Source excerpt:
** begin **

# Layout planning software for the Apple Mac



## biswasg

I wish to build a new layout. I am looking for a suitable layout design software for the Apple Mac running on OS X.

From my search I found Railmodeller, Empire Express, RailEdit and Raily which run on the Mac OSX. However, none of them permit to include track elevations. 

If anyone of you is a Mac user or could direct me to a 3D Mac based track design application which allows the use of track elevations.


----------



## CapeLIRRfan

I hear ya! I'm an OSX user also, and I'm in the early stages of planning my layout which WILL include many elevation changes and levels. I'd love something like this, too as Empire Express alone isn't going to cut it. 

-Rick


----------



## TakeFive

Railmodeller Version 4 came out in early January. It now does grades for the track and layers to separate different types of elements.

www.railmodeller.com


----------



## tworail

Can you run any of the Windows based stuff under Parallels?


----------



## Reckers

tworail said:


> Can you run any of the Windows based stuff under Parallels?


If you can, AnyRail makes a really good product with elevation. Free 50-piece demo on their site, too, that makes try-before-you-buy a real option.


----------



## SteveWoodward

I've used both Empire Express and Railmodeller, both have their place. Railmodeller 4, as TakeFive mentioned, now has some grade/3D capabilities...


----------

** end **

Records:

** begin **

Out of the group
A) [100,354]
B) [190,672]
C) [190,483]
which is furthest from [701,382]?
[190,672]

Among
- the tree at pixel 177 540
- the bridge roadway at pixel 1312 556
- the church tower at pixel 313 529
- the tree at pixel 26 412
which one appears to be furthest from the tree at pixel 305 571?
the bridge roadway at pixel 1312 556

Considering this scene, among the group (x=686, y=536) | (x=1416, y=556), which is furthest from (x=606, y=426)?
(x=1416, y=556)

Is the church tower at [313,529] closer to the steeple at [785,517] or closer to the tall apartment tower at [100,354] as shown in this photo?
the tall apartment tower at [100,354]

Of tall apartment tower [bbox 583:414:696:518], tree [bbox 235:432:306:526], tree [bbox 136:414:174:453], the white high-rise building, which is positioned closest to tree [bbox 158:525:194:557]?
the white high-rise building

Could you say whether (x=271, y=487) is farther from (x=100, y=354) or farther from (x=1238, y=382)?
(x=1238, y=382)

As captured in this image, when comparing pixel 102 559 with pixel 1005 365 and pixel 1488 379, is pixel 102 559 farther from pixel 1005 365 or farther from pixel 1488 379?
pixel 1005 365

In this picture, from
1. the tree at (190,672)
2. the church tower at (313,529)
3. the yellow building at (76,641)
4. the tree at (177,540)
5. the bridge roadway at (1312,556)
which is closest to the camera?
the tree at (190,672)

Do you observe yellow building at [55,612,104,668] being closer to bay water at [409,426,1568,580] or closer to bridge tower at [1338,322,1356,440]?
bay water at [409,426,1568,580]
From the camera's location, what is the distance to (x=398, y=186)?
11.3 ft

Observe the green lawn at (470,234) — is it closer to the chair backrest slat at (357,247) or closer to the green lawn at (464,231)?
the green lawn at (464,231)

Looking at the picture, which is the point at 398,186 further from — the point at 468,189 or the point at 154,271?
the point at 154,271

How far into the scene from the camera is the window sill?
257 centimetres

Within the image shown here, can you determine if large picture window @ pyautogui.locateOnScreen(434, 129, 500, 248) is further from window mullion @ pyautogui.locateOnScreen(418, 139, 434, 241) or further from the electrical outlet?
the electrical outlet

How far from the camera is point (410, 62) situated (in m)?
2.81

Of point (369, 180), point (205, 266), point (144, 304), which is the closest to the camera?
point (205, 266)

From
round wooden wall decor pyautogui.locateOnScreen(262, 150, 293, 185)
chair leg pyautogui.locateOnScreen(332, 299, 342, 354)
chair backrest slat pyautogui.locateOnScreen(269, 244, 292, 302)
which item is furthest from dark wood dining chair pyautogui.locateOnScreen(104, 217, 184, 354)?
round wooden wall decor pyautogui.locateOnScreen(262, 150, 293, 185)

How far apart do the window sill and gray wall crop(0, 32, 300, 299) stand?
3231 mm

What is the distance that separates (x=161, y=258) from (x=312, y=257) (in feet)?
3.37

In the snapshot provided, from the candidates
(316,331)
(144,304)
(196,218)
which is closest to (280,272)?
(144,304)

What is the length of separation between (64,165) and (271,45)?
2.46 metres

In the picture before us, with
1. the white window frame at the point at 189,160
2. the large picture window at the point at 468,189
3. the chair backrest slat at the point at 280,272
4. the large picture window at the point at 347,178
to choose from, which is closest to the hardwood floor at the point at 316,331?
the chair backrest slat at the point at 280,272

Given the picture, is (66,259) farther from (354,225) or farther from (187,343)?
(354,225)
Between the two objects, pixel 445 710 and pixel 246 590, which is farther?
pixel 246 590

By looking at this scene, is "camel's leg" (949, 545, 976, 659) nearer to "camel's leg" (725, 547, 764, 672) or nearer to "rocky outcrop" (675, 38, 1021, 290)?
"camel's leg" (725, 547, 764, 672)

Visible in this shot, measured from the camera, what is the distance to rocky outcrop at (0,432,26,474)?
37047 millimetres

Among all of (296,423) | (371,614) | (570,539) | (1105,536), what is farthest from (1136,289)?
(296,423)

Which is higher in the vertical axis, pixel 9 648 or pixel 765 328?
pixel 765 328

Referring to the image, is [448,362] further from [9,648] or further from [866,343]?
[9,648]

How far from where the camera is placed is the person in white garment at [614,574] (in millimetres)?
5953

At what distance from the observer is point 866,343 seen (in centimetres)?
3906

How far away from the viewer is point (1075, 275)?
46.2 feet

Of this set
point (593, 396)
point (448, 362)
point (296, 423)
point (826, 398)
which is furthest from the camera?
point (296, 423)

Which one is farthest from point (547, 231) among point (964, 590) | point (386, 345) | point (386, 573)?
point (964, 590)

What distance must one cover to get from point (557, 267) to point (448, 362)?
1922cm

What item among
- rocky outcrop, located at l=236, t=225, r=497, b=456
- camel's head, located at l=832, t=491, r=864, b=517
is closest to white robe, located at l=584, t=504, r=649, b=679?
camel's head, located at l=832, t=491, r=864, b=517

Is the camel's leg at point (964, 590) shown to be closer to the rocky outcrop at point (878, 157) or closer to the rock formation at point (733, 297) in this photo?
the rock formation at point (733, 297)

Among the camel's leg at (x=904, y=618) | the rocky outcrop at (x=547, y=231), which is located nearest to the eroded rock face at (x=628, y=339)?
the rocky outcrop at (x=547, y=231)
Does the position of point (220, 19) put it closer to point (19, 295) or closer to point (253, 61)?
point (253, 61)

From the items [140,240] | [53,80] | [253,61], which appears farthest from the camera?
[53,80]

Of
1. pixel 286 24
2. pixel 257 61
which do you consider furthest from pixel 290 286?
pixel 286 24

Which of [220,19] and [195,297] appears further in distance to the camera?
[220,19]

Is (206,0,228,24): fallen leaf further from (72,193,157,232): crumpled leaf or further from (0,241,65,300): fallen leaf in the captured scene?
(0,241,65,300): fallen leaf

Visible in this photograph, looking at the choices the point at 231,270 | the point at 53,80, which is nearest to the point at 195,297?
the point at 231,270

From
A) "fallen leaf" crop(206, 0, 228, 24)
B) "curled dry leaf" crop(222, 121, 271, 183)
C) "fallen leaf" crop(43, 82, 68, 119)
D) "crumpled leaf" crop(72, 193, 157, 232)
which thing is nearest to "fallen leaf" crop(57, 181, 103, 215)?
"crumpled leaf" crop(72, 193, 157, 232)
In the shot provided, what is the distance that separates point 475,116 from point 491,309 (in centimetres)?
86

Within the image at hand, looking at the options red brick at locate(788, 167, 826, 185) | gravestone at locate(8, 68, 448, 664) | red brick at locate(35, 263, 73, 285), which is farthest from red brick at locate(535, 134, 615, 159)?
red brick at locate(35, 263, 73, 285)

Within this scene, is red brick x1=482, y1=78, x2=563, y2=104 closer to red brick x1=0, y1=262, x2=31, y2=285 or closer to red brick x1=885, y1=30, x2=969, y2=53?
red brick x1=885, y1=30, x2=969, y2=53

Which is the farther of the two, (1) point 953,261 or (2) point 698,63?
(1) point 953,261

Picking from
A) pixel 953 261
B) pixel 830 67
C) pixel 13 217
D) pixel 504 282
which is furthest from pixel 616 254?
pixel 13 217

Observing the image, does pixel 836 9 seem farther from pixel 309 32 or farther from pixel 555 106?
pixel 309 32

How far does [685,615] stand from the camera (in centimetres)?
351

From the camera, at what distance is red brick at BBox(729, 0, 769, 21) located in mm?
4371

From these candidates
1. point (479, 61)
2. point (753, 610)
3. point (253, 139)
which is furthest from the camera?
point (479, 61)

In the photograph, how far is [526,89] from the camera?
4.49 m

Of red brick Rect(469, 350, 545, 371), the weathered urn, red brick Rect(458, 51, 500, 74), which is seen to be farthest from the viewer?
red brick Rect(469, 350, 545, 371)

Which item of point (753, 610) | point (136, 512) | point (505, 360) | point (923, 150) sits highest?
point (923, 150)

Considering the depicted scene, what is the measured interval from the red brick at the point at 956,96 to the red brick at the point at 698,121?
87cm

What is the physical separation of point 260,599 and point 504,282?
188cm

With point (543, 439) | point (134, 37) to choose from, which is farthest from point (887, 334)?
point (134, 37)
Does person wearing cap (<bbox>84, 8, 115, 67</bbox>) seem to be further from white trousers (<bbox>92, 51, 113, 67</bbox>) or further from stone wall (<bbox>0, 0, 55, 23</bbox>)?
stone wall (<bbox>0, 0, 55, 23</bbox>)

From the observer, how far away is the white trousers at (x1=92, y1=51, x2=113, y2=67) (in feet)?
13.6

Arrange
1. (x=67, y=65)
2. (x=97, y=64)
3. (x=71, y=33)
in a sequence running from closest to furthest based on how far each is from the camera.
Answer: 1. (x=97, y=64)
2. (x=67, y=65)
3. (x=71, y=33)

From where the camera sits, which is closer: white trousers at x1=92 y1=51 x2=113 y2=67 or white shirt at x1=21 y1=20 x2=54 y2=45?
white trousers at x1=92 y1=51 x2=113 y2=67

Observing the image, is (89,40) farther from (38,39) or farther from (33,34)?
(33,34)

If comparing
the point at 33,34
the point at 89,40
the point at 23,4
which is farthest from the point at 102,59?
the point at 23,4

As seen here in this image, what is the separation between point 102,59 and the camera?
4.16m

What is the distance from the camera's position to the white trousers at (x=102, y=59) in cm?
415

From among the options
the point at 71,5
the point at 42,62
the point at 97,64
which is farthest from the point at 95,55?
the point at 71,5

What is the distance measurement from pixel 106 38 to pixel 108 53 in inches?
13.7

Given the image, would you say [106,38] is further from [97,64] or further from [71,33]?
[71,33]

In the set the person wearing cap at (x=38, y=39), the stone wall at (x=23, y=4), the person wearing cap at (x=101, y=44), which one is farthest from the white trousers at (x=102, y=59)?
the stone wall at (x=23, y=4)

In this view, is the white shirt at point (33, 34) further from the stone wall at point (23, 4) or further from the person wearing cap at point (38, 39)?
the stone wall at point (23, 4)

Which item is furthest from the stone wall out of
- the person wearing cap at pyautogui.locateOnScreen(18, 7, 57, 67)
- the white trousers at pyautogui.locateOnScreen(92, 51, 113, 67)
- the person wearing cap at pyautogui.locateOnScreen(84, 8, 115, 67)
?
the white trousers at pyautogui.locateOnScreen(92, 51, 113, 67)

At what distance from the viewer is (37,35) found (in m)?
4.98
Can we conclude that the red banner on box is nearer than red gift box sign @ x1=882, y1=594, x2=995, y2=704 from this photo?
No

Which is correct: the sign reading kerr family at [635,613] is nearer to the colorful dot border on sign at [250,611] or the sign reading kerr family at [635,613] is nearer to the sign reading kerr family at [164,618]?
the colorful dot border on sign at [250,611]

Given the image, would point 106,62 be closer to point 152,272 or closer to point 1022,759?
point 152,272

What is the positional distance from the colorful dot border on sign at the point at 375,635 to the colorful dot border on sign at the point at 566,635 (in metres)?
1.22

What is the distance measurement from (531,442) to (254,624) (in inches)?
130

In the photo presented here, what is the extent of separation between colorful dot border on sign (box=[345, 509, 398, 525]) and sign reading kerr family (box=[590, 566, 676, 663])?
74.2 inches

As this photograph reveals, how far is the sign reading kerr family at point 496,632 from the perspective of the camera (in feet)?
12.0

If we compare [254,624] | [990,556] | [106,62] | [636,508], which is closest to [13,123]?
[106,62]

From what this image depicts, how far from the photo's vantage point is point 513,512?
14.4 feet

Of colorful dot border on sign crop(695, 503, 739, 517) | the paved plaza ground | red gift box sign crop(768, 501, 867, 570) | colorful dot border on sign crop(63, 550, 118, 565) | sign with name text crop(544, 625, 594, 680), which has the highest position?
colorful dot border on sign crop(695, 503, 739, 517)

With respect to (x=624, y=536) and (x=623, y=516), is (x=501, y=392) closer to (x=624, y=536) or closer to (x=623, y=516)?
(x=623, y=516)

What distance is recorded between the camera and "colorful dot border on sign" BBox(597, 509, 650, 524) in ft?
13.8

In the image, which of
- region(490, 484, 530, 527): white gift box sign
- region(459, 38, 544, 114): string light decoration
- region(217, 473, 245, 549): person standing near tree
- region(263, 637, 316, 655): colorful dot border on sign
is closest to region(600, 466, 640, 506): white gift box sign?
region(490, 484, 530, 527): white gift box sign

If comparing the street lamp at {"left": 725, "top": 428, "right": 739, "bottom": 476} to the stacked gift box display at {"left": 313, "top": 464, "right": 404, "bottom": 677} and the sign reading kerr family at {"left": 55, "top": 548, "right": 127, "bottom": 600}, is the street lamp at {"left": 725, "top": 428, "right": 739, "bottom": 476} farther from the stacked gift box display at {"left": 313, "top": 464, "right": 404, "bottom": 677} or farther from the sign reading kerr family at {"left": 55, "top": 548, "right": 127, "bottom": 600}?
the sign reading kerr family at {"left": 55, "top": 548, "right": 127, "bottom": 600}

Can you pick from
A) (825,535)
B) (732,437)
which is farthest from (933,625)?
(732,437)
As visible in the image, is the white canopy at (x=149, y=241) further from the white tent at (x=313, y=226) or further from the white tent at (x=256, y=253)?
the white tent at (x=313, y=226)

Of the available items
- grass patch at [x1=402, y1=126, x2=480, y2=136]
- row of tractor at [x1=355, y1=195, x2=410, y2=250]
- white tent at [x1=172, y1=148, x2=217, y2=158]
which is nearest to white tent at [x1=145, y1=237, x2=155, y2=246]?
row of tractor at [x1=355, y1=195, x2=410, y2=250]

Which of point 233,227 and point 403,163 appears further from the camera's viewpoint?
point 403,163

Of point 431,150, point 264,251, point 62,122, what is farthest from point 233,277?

** end **

Task requirements:
Set down the entire forum thread about layout planning software for the Apple Mac again, word for word from its title through its final line.

Result for this task:
# Layout planning software for the Apple Mac



## biswasg

I wish to build a new layout. I am looking for a suitable layout design software for the Apple Mac running on OS X.

From my search I found Railmodeller, Empire Express, RailEdit and Raily which run on the Mac OSX. However, none of them permit to include track elevations. 

If anyone of you is a Mac user or could direct me to a 3D Mac based track design application which allows the use of track elevations.


----------



## CapeLIRRfan

I hear ya! I'm an OSX user also, and I'm in the early stages of planning my layout which WILL include many elevation changes and levels. I'd love something like this, too as Empire Express alone isn't going to cut it. 

-Rick


----------



## TakeFive

Railmodeller Version 4 came out in early January. It now does grades for the track and layers to separate different types of elements.

www.railmodeller.com


----------



## tworail

Can you run any of the Windows based stuff under Parallels?


----------



## Reckers

tworail said:


> Can you run any of the Windows based stuff under Parallels?


If you can, AnyRail makes a really good product with elevation. Free 50-piece demo on their site, too, that makes try-before-you-buy a real option.


----------



## SteveWoodward

I've used both Empire Express and Railmodeller, both have their place. Railmodeller 4, as TakeFive mentioned, now has some grade/3D capabilities...


----------